• [TEKS SUMBER]

Jurnal Wawasan dan Inspirasi Kehidupan

Misteri di Balik Surat Perintah Sebelas Maret

Surat Perintah Sebelas Maret (Supersemar), hingga kini masih menuai kontroversi pasca tumbangnya rezim orde baru. Sebenarnya, ada kisah apa dibalik itu? Atau jangan-jangan, kontroversi tentang supersemar sengaja diciptakan hanya untuk mendiskreditkan Soeharto?

Perlu diingat, bahwa warsa 1965 – 1966, situasi dan kondisi keamanan negara dalam kondisi kacau balau pasca peristiwa Gerakan 30 September (G-30 S/ PKI). Wibawa pemerintahan yang dipimpin oleh Soekarno terguncang dan kepercayaan rakyat menurun akibat kurang tegasnya Soekarno.

• [TUGAS] Tuliskan kembali bagian teks sumber tentang Supersemar dari "Jurnal Wawasan dan" sampai "kurang tegasnya Soekarno.", dengan mengganti nama "Soekarno" menjadi "Bung Karno" di setiap tempat nama itu muncul. Catatan berikut merupakan bahan tersendiri yang terpisah dari teks sumber di atas.

• [DATA YANG DISEDIAKAN]
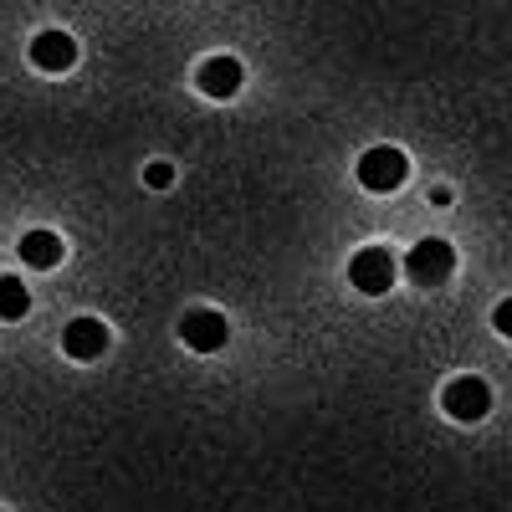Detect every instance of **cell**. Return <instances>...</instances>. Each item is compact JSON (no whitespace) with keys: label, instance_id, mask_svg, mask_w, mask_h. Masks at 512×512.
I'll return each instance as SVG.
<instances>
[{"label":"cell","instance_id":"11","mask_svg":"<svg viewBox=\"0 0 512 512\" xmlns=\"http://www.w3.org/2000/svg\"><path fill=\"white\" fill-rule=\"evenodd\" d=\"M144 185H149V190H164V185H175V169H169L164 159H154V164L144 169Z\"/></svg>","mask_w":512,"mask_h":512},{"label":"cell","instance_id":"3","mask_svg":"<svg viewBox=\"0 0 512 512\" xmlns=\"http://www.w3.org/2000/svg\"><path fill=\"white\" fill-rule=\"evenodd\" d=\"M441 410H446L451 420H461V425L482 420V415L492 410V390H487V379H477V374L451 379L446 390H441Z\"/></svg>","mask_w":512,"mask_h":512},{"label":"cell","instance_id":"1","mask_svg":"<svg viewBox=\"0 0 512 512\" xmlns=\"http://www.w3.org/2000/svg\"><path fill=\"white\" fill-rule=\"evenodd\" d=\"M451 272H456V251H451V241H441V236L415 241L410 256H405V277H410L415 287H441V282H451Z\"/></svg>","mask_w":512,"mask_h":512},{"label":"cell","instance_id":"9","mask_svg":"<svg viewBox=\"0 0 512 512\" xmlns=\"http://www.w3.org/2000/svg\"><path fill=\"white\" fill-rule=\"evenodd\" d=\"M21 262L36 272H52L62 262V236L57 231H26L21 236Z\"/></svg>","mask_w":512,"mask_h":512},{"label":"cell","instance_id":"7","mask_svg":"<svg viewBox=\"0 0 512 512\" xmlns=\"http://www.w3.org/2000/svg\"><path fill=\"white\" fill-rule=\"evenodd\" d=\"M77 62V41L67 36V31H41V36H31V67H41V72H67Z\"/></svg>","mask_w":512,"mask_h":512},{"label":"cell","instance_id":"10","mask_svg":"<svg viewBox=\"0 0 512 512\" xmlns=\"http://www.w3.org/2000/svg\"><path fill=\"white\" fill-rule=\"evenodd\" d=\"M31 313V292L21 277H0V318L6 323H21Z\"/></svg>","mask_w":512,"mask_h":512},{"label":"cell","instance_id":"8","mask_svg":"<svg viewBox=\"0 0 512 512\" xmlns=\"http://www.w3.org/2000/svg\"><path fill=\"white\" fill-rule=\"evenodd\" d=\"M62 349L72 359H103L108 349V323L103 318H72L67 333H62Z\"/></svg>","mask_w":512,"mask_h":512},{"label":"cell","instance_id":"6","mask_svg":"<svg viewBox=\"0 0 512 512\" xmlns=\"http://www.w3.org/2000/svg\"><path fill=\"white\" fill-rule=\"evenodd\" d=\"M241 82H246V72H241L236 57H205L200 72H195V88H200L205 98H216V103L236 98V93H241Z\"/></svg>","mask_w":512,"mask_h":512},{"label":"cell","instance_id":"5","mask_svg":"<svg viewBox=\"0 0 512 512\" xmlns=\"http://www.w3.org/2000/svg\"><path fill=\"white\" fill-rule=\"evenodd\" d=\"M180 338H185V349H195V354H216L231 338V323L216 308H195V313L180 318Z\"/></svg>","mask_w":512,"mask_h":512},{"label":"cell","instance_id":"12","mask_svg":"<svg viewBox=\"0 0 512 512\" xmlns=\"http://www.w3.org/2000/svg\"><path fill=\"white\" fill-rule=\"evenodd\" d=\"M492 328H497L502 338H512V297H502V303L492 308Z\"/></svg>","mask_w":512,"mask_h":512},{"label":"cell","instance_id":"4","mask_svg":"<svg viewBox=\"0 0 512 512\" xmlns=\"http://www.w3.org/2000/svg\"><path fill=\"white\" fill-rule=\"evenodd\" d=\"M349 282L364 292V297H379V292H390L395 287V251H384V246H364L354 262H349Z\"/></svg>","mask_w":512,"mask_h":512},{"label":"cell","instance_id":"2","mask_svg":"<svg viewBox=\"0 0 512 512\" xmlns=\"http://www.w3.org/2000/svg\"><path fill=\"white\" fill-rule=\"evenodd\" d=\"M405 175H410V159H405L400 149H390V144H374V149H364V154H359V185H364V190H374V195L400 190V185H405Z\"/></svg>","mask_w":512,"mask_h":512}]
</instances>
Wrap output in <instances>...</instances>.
* * *
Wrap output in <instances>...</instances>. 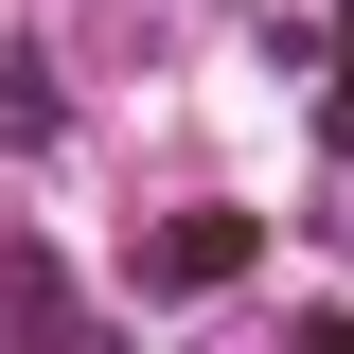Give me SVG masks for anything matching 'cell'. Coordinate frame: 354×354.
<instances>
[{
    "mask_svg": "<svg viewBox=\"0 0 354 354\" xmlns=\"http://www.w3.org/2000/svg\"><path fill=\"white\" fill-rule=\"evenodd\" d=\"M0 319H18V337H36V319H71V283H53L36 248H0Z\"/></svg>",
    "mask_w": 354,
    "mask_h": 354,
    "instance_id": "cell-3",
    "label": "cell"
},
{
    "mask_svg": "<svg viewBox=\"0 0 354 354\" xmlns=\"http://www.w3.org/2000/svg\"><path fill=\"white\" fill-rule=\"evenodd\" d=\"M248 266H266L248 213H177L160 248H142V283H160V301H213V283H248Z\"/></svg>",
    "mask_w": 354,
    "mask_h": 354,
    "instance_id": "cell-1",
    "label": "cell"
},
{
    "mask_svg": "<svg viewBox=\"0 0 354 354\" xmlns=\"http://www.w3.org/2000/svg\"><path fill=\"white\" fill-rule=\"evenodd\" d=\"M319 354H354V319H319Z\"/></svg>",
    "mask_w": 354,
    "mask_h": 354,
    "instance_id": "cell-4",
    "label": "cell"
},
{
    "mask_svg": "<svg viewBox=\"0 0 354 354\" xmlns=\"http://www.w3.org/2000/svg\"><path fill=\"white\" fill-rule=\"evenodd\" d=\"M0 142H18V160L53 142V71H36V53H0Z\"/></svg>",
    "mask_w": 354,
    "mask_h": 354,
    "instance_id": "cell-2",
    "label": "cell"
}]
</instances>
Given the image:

• [JAWABAN YANG DIHARAPKAN]
Jurnal Wawasan dan Inspirasi Kehidupan

Misteri di Balik Surat Perintah Sebelas Maret

Surat Perintah Sebelas Maret (Supersemar), hingga kini masih menuai kontroversi pasca tumbangnya rezim orde baru. Sebenarnya, ada kisah apa dibalik itu? Atau jangan-jangan, kontroversi tentang supersemar sengaja diciptakan hanya untuk mendiskreditkan Soeharto?

Perlu diingat, bahwa warsa 1965 – 1966, situasi dan kondisi keamanan negara dalam kondisi kacau balau pasca peristiwa Gerakan 30 September (G-30 S/ PKI). Wibawa pemerintahan yang dipimpin oleh Bung Karno terguncang dan kepercayaan rakyat menurun akibat kurang tegasnya Bung Karno.